:: PROBLEM ::
An exact transcription of all the records is required, minus the images.

### EXCERPTED RECORDS ###

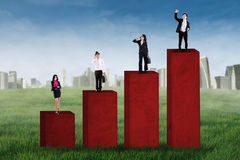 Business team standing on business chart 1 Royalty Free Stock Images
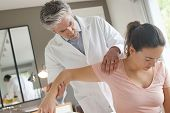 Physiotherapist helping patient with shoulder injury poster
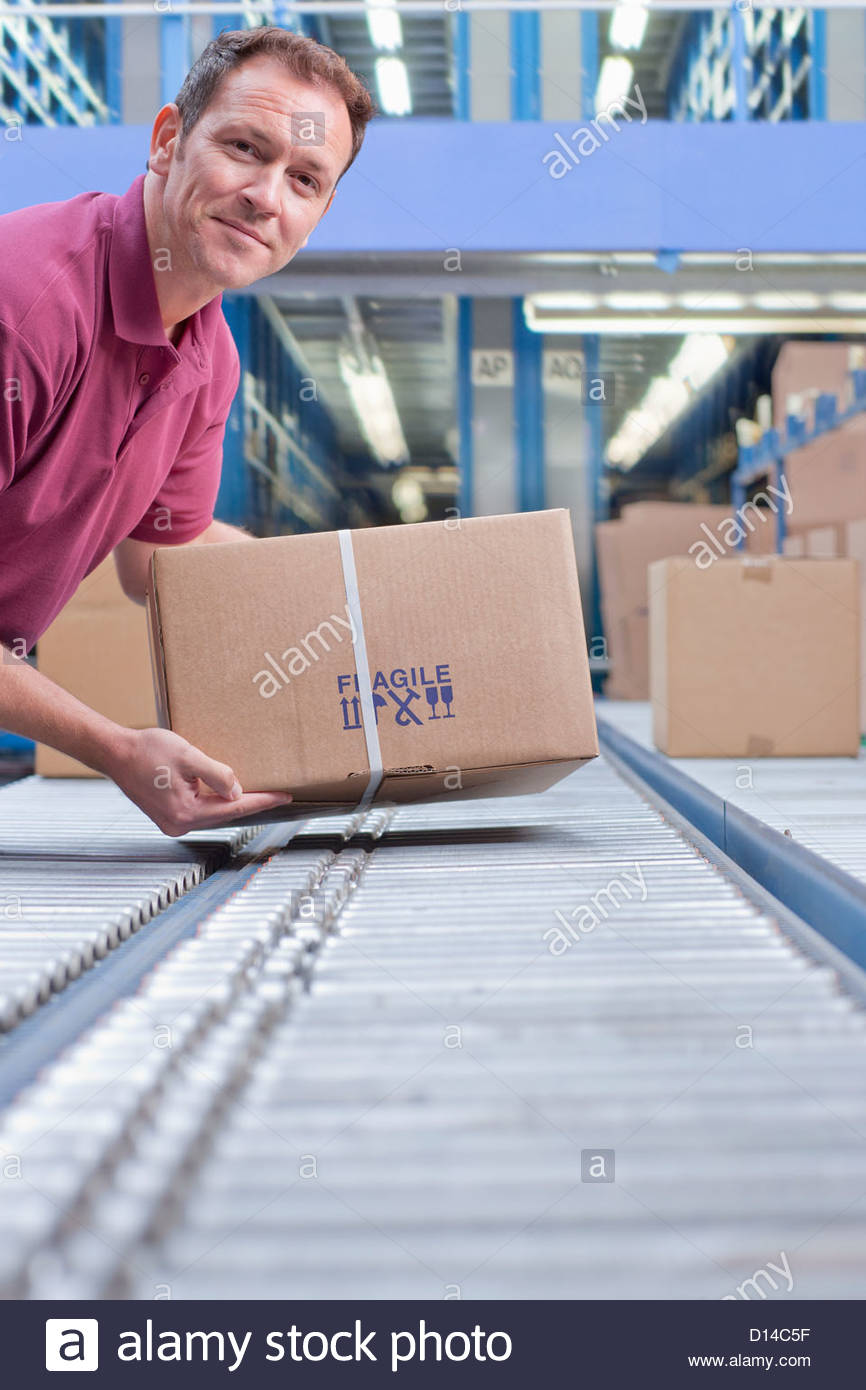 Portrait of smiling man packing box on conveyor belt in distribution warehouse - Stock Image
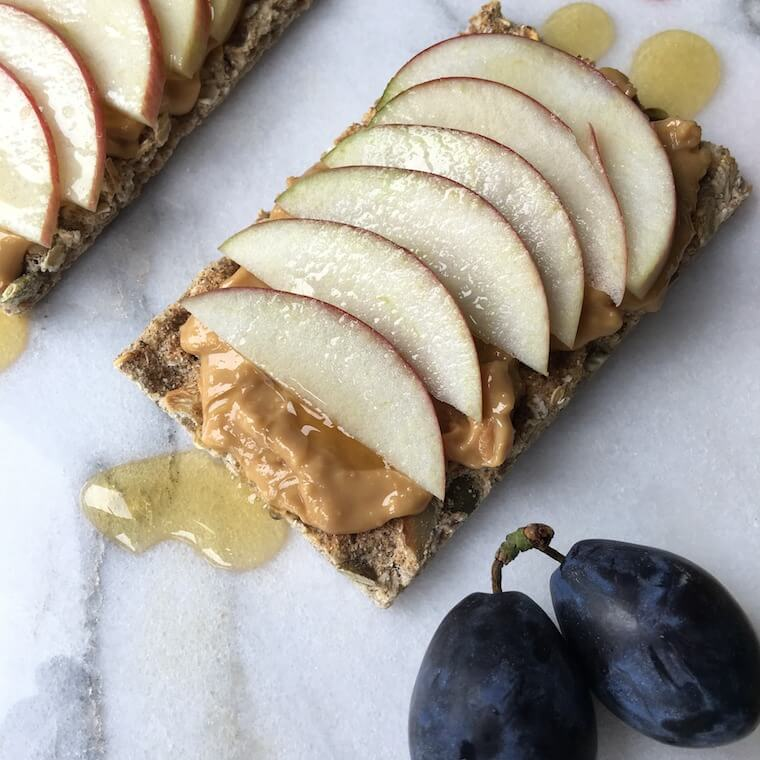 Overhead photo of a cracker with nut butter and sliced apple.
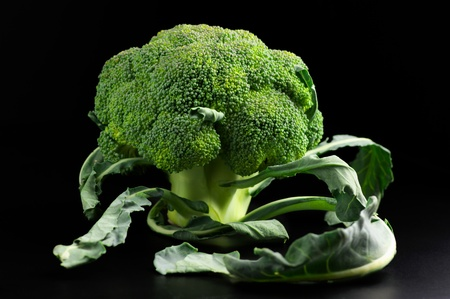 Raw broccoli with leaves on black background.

###

:: SOLUTION FOR THIS EXERCISE ::
 Business team standing on business chart 1 Royalty Free Stock Images
 Physiotherapist helping patient with shoulder injury poster
 Portrait of smiling man packing box on conveyor belt in distribution warehouse - Stock Image
 Overhead photo of a cracker with nut butter and sliced apple.
 Raw broccoli with leaves on black background.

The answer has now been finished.